Leaving out the pictures, output the lines from the one that contains "What distance from the viewer does" through the end of the material, exactly as they stand.

╔══

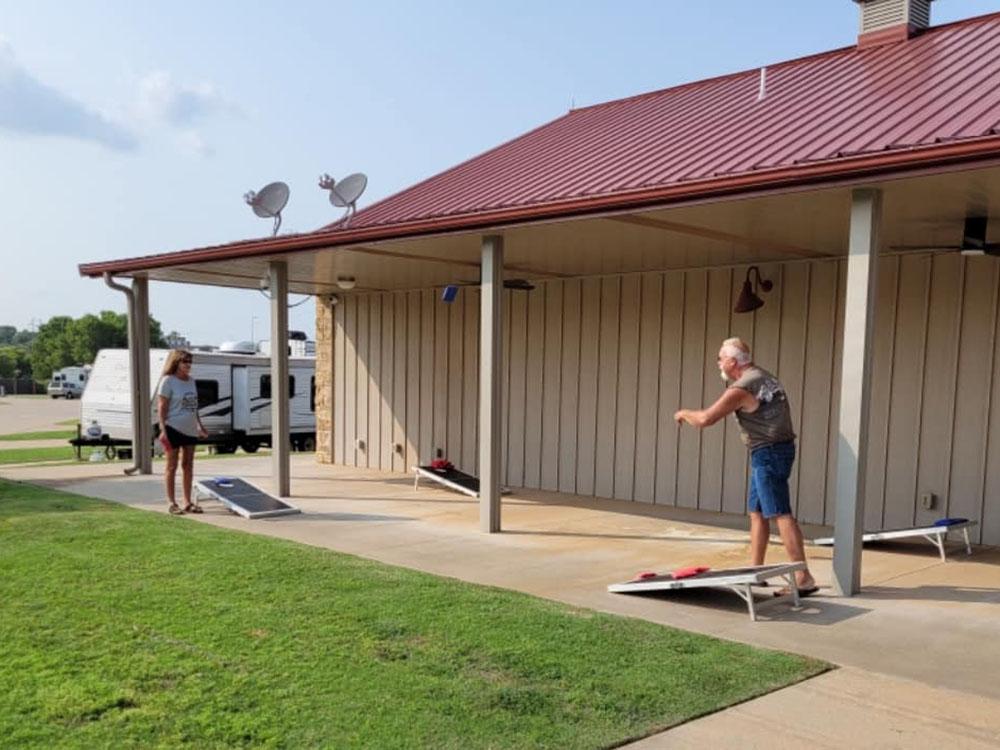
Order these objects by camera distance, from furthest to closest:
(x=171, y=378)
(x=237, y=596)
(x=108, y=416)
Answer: (x=108, y=416) < (x=171, y=378) < (x=237, y=596)

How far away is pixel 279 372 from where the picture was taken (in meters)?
9.91

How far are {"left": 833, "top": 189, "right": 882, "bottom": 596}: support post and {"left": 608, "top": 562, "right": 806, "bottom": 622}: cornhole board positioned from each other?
36 cm

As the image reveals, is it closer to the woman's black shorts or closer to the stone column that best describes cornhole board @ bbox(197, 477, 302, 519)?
the woman's black shorts

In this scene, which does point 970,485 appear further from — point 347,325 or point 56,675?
point 347,325

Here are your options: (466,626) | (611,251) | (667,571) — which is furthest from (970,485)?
(466,626)

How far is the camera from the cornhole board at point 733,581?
206 inches

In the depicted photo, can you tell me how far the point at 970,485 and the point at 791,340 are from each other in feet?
6.76

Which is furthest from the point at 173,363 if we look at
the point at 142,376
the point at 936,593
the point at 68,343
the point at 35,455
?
the point at 68,343

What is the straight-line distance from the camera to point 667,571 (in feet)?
21.6

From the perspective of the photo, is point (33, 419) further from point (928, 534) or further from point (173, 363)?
point (928, 534)

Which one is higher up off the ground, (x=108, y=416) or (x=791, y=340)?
(x=791, y=340)

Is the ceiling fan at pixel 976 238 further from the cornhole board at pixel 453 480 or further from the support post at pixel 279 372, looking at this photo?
the support post at pixel 279 372

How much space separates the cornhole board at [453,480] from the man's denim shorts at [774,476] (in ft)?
14.4

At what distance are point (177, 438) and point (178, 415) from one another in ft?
0.70
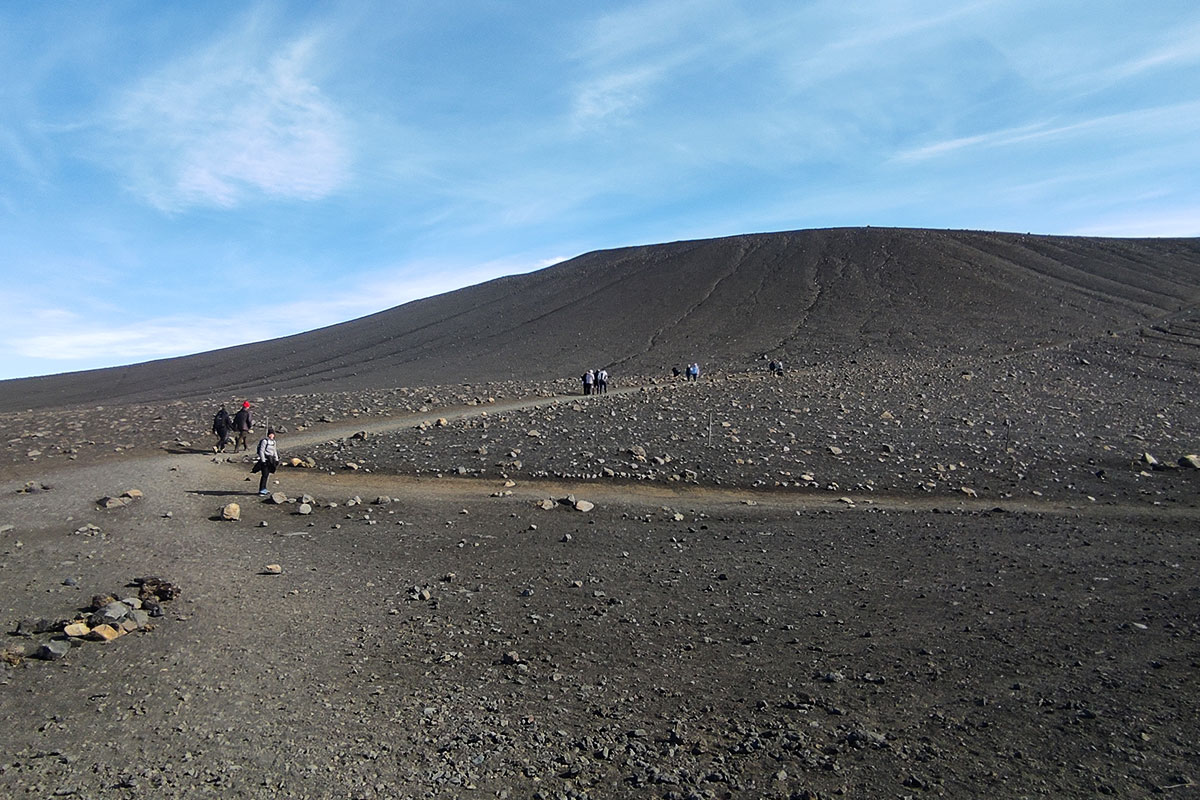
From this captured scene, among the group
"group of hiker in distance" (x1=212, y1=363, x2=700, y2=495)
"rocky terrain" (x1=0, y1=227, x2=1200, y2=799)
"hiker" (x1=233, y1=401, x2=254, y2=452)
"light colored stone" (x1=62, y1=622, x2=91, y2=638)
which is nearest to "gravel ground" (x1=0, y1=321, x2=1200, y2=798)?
"rocky terrain" (x1=0, y1=227, x2=1200, y2=799)

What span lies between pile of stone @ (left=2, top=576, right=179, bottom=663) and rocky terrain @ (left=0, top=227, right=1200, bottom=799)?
0.13 feet

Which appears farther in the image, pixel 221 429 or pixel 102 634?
pixel 221 429

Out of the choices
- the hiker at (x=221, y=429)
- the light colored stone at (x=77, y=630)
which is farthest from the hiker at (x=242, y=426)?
the light colored stone at (x=77, y=630)

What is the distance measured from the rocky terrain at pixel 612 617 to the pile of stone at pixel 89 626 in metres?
0.04

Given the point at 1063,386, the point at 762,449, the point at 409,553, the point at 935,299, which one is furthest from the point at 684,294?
the point at 409,553

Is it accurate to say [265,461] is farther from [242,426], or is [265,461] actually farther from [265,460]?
[242,426]

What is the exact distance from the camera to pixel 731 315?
228 ft

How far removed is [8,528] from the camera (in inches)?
A: 465

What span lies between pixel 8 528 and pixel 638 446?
1197 centimetres

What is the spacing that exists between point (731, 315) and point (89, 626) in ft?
213

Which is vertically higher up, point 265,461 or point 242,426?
point 242,426

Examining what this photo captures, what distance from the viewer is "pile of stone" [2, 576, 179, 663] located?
725 cm

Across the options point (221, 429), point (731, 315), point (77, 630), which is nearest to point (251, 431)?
point (221, 429)

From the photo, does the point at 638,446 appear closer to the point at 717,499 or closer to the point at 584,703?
the point at 717,499
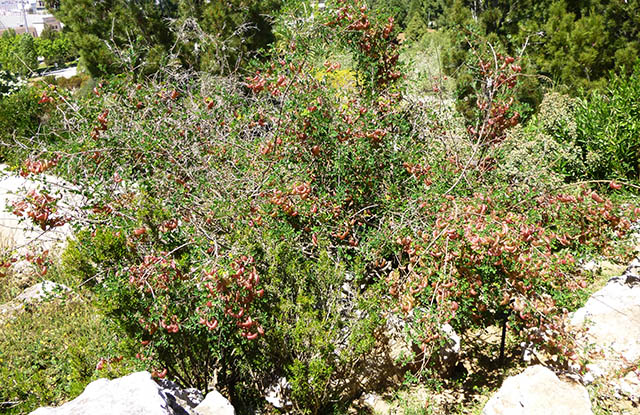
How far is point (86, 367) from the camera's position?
3188 millimetres

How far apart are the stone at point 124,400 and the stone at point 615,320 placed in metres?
2.83

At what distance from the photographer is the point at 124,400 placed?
193 centimetres

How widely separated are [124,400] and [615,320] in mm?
3699

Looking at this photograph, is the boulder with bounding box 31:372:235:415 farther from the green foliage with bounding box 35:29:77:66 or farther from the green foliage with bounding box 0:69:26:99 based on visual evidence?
the green foliage with bounding box 35:29:77:66

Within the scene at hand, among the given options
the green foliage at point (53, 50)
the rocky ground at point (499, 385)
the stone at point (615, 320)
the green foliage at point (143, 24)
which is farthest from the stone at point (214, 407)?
the green foliage at point (53, 50)

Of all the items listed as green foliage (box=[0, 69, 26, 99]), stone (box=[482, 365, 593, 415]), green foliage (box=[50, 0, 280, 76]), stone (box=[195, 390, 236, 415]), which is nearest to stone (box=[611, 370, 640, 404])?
stone (box=[482, 365, 593, 415])

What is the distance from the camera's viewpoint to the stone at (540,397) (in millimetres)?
2689

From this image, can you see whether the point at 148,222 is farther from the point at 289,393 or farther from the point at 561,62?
the point at 561,62

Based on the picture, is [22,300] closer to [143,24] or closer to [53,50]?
[143,24]

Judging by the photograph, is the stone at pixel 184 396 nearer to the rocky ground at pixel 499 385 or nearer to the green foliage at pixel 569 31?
the rocky ground at pixel 499 385

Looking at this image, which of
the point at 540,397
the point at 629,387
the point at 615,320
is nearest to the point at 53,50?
the point at 615,320

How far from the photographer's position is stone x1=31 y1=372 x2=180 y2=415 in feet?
6.21

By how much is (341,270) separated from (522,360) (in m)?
1.89

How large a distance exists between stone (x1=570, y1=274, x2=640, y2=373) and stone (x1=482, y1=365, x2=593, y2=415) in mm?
390
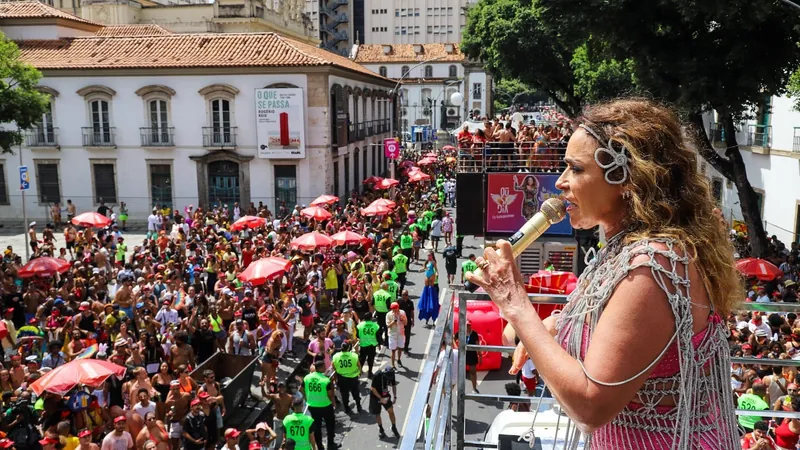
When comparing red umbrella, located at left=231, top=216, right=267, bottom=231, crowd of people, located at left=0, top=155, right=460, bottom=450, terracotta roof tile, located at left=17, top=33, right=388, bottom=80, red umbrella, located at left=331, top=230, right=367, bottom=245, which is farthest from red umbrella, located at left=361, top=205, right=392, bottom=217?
terracotta roof tile, located at left=17, top=33, right=388, bottom=80

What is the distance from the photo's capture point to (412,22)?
104 metres

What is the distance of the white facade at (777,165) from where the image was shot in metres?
21.3

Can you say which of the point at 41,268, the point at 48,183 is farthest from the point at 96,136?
the point at 41,268

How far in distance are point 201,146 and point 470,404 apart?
76.5ft

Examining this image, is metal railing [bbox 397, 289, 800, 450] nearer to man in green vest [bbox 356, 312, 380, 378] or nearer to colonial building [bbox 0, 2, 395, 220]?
man in green vest [bbox 356, 312, 380, 378]

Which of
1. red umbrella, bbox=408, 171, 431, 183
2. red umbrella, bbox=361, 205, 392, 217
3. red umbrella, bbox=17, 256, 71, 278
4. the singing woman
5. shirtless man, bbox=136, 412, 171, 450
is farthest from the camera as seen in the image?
red umbrella, bbox=408, 171, 431, 183

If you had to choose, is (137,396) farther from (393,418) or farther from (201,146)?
(201,146)

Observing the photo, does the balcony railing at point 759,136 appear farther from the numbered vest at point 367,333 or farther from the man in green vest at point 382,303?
the numbered vest at point 367,333

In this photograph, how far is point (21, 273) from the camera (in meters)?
15.0

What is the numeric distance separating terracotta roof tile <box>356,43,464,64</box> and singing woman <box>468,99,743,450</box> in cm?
8252

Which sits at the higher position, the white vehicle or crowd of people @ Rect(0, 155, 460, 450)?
the white vehicle

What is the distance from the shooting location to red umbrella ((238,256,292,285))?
14.5 meters

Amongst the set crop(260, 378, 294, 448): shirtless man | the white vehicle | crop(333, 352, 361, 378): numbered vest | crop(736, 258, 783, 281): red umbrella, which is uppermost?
the white vehicle

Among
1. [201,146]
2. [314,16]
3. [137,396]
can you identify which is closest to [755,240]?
[137,396]
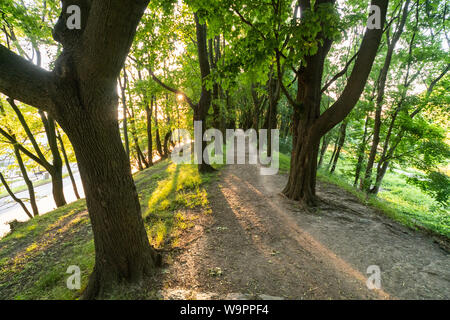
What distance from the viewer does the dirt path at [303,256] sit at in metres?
2.73

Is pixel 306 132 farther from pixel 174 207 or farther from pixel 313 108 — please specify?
pixel 174 207

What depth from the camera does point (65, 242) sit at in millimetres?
5113

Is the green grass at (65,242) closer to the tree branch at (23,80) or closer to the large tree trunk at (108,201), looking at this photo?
the large tree trunk at (108,201)

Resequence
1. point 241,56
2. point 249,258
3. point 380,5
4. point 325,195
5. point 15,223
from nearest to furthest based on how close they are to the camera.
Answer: point 249,258 → point 380,5 → point 241,56 → point 325,195 → point 15,223

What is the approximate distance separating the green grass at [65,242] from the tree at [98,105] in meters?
0.65

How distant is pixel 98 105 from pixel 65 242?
16.2 ft

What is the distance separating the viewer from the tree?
6.81 ft

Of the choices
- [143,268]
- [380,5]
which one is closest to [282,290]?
[143,268]

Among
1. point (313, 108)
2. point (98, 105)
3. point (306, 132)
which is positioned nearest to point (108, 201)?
point (98, 105)

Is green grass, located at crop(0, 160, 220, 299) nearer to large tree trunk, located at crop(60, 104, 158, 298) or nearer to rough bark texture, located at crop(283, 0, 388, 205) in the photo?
large tree trunk, located at crop(60, 104, 158, 298)
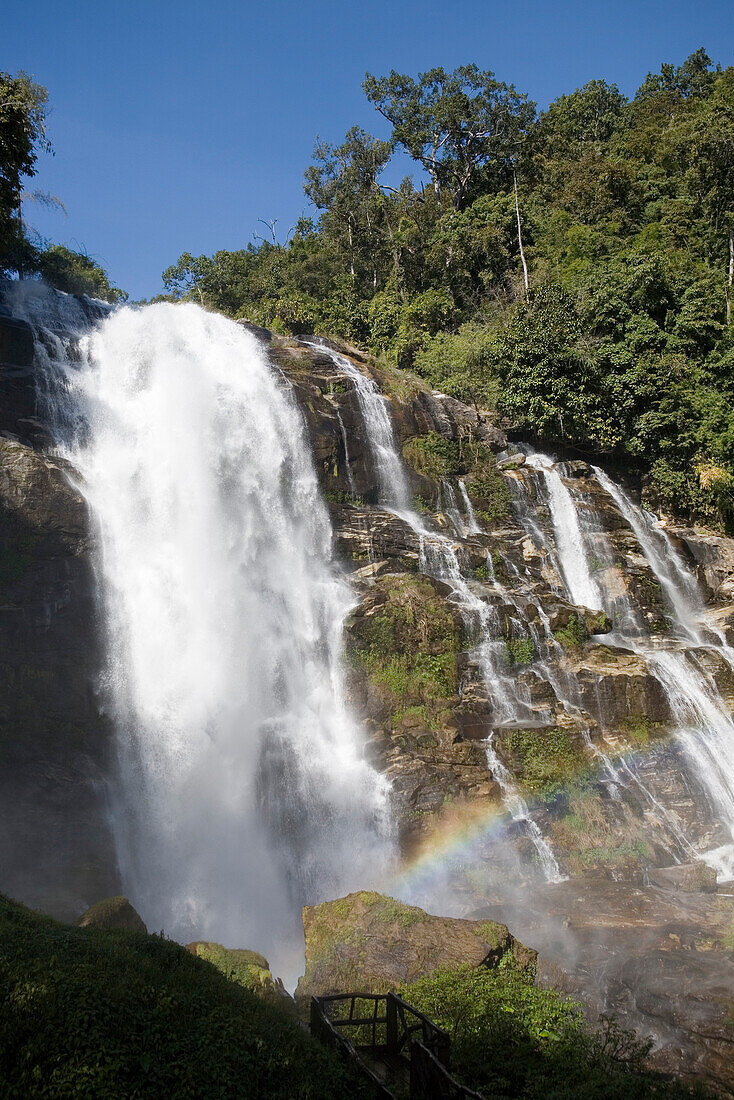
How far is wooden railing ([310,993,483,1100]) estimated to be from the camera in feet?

╚══

## Task answer
What distance from the viewer does the dirt path at [303,256] sit at in metres?
2.73

Is pixel 306 132 farther from pixel 174 207 or farther from pixel 313 108 — please specify?
pixel 174 207

What depth from the camera does point (65, 242) sit at in millimetres?
5113

Is the green grass at (65,242) closer to the tree branch at (23,80) or closer to the large tree trunk at (108,201), looking at this photo?
the large tree trunk at (108,201)

Resequence
1. point 241,56
2. point 249,258
3. point 380,5
4. point 325,195
5. point 15,223
from nearest to furthest based on how close they are to the camera.
Answer: point 249,258 → point 380,5 → point 241,56 → point 325,195 → point 15,223

What is the approximate distance separating the green grass at [65,242] from the tree at [98,105] in meters?
0.65

How distant is pixel 98 105 from pixel 65 242?
16.2 ft

What is the distance separating the viewer from the tree?
6.81 ft

Of the choices
- [143,268]
- [380,5]
which one is closest to [282,290]?
[143,268]

Among
1. point (313, 108)
2. point (98, 105)
3. point (306, 132)
which is positioned nearest to point (108, 201)?
point (98, 105)

Is green grass, located at crop(0, 160, 220, 299) nearer to large tree trunk, located at crop(60, 104, 158, 298) or nearer to rough bark texture, located at crop(283, 0, 388, 205) in the photo?
large tree trunk, located at crop(60, 104, 158, 298)
How far is wooden railing ([310,993,483,1100]) estimated to be from the camera in feet?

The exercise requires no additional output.